Short problem =>
Return the full listing below word for word, keeping every line from the first to the last.

The records =>
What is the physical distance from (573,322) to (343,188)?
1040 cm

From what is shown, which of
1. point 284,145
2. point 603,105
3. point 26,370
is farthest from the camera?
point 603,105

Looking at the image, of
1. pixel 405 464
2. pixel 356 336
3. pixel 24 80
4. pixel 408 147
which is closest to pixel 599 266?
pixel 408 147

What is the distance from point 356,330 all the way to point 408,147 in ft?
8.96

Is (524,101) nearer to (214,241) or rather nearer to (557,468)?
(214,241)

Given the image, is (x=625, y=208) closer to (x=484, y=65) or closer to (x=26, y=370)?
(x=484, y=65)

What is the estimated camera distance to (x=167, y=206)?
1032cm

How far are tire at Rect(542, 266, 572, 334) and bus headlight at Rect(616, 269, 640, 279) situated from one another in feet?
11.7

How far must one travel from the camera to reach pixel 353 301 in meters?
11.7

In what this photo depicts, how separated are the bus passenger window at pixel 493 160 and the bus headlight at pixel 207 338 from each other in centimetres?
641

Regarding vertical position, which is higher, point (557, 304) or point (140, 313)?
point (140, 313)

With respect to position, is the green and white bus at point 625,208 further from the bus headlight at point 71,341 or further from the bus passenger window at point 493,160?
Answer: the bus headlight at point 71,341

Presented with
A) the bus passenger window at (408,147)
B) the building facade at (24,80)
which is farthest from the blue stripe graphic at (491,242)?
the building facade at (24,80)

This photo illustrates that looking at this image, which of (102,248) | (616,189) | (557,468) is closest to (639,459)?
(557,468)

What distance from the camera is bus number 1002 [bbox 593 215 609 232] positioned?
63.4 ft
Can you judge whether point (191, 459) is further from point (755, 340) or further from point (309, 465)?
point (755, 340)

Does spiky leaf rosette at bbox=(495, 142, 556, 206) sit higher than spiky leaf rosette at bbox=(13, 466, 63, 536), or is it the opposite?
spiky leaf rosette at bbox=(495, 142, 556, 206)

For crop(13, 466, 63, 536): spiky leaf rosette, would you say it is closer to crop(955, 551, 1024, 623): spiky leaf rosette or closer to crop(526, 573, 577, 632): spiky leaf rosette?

Finished exercise =>
What is the physical distance from (573,322) to (343,188)?
1040 cm

From what is shown, which of
1. point 284,145
2. point 603,105
3. point 26,370
is farthest from the camera?
point 603,105

Looking at the image, of
1. pixel 405 464
2. pixel 356 336
3. pixel 24 80
4. pixel 408 147
which is closest to pixel 599 266?
pixel 408 147

What is the distance from point 356,330 all the way to point 408,147 in ft?
8.96

Is (524,101) nearer to (214,241) or rather nearer to (557,468)?
(214,241)

Given the image, is (x=625, y=208) closer to (x=484, y=65) or closer to (x=26, y=370)?
(x=484, y=65)

What is the estimated camera distance to (x=167, y=206)?
1032cm

How far are tire at Rect(542, 266, 572, 334) and bus headlight at Rect(616, 269, 640, 279) situated from one another in feet?
11.7

How far must one travel from the camera to reach pixel 353 301 in meters?
11.7

In what this photo depicts, how separated are the bus passenger window at pixel 493 160 and the bus headlight at pixel 207 338 from each other in centimetres?
641

Regarding vertical position, which is higher, point (557, 304) or point (140, 313)?
point (140, 313)

With respect to position, is the green and white bus at point 625,208 further from the bus headlight at point 71,341 or further from the bus passenger window at point 493,160?
Answer: the bus headlight at point 71,341

Presented with
A) the bus passenger window at (408,147)
B) the building facade at (24,80)
which is farthest from the blue stripe graphic at (491,242)?
the building facade at (24,80)

This photo illustrates that looking at this image, which of (102,248) | (616,189) | (557,468) is closest to (639,459)?
(557,468)

What distance from the camera is bus number 1002 [bbox 593 215 609 232] positioned?
63.4 ft
Can you judge whether point (191, 459) is further from point (755, 340) or further from point (309, 465)?
point (755, 340)

Does spiky leaf rosette at bbox=(495, 142, 556, 206) sit higher than spiky leaf rosette at bbox=(13, 466, 63, 536), or is it the opposite?
spiky leaf rosette at bbox=(495, 142, 556, 206)

For crop(13, 466, 63, 536): spiky leaf rosette, would you say it is closer to crop(955, 551, 1024, 623): spiky leaf rosette or closer to crop(526, 573, 577, 632): spiky leaf rosette?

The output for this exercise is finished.